Monday, January 26, 2009

PENGALAMAN BERJUANG BERSAMA PAK NATSIR

Riwayat Singkat Ahmad Husnan, Lc

Ahmad Husnan dilahirkan di desa Wangen, Polanharjo, Klaten, Jawa Tengah pada tahun 1940. Ia adalah anak keempat dari pasangan Iman Kurmen dan Saudah. Ia belajar Al-Qur’an dari ayahnya pada malam hari, SD 6 tahun pagi hari dan Madrasah Ibtidaiyah sore hari. PGA negeri 4 tahun di Solo. PGAA Muhammadiyah Padangsidempuan Tapanuli, Muallimin Muhammadiyah Payakumbuh Sumbar. UPI dan Pesantren Islam Bangil tahun 1962-1967. Kuliah di Jurusan Syariah Jamiah Islamiyah Madinah tahun 1968-1973 dan di Kairo satu tahun 1974.
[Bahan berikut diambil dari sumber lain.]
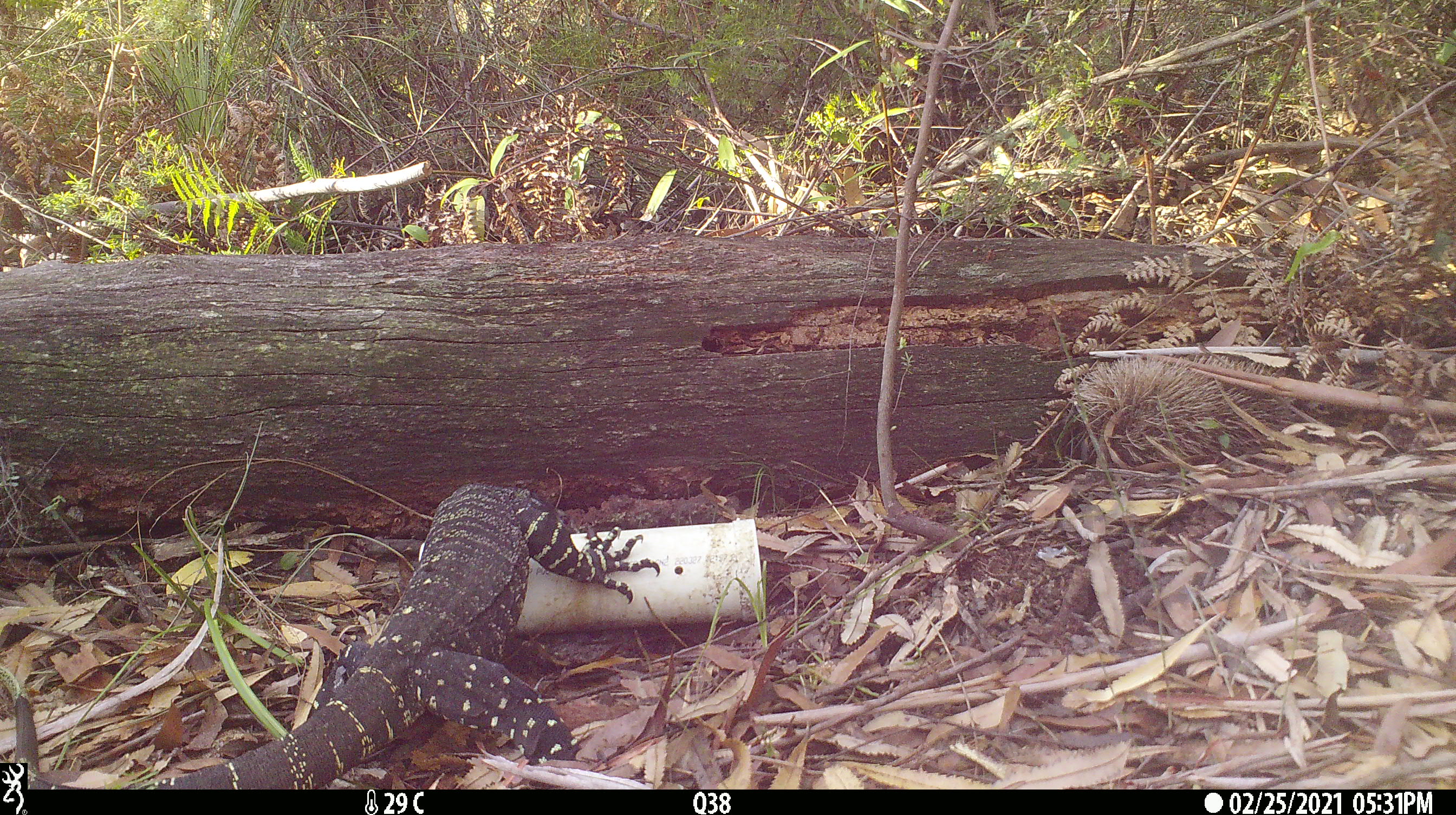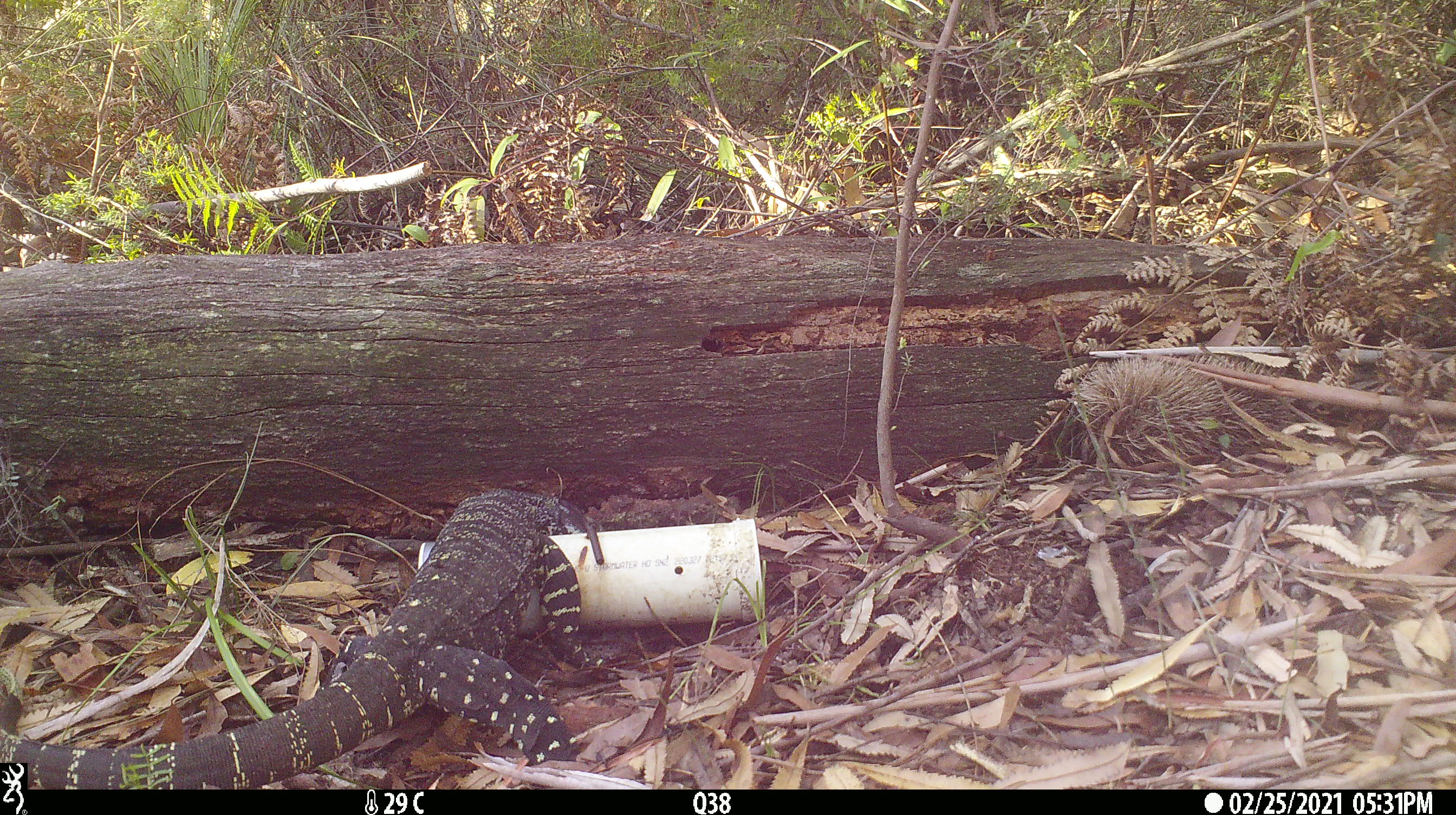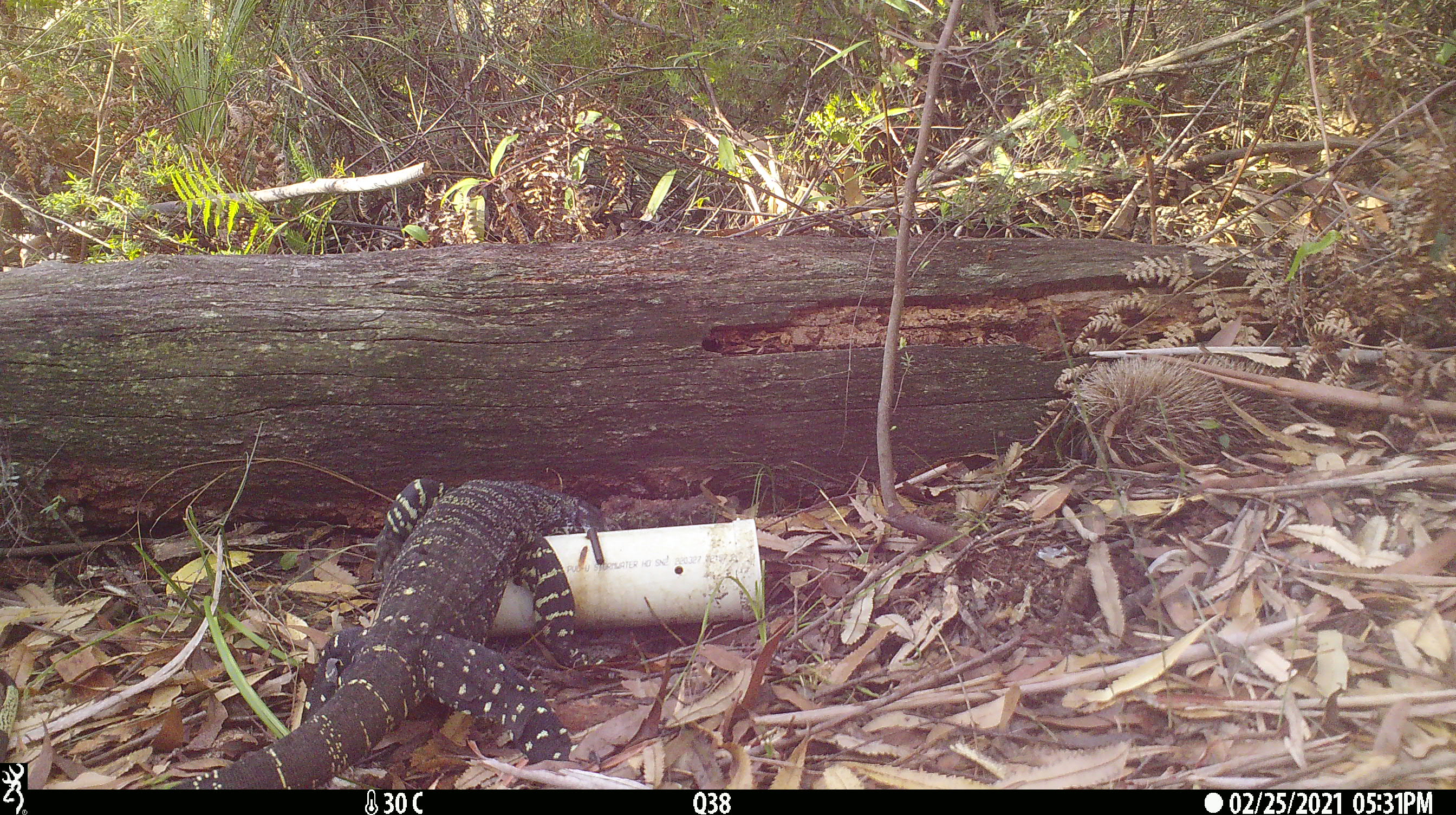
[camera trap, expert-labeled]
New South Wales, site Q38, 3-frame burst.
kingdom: Animalia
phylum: Chordata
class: Reptilia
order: Squamata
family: Varanidae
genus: Varanus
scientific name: Varanus varius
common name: lace monitor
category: goanna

Perjuangan dan Organisasi: Sejak umur 12 tahun telah keluar masuk penjara di Delanggu, Klaten, dan Solo karena dituduh terlibat dalam peristiwa 426. Dari situ ia melanjutkan perjuangan di Sumatra bersama Syafruddin Prawiranegara, Mr. Burhanuddin Harahap, Muhammad Natsir, dan lain-lain. Tahun 1959 menjadi anggota pengurus dewan pemuda Indonesia yang berpusat di Bukittinggi Sumbar. Sedang tahun 1970 menjadi ketua seksi penerangan PPI Komisariat Madinah.

Ia telah melakukan kegiatan dakwah sejak tahun 1985-1962 di Sumatra Barat dan Tapanuli. Selesai dari Madinah dan sepulangnya dari Kairo, ia langsung diserahi menangani DDII perwakilan Jawa Tengah sekaligus menjadi dai Rabithah sejak tahun 1977. Selain itu, ia juga mengajar di beberapa majlis taklim dan menjadi pengasuh di pondok Al-Mukmin Solo. Di samping berdakwah, Ahmad Husnan juga produktif menulis. Hingga sekarang sudah dihasilkan lebih dari 24 buku yang telah beredar. Tulisan-tulisannya terfokus pada dua bagian, yaitu untuk mendalami ajaran Islam yang bersumber dari Al-Qur’an dan As-Sunnah serta untuk meluruskan atau menanggapi berbagai penyimpangan pikiran para pakar yang dinilai berbahaya dan sesat.
***


Saya mengenal Pak Natsir pada usia 17 tahun. Waktu itu tahun 1957. Tepatnya ketika saya disarankan oleh saudara sepupu saya, pendiri PII, Rusdi Gozali. Dia menyarankan, kalau memang ada jiwa untuk perjuangan, ya sekarang ini Sumatra Barat yang siap. Maka, saya pun memutuskan berangkat ke sana. Di sana saya ditampung oleh orang-orang Masyumi di Bukittinggi untuk selanjutnya saya ke Payakumbuh, sebelum ada PRRI, untuk tinggal di Muallimin. Nah, di situlah saya pertama kali bertemu dengan Pak Natsir. Kata Pak Natsir, “Kalau begitu kamu di sini dulu.”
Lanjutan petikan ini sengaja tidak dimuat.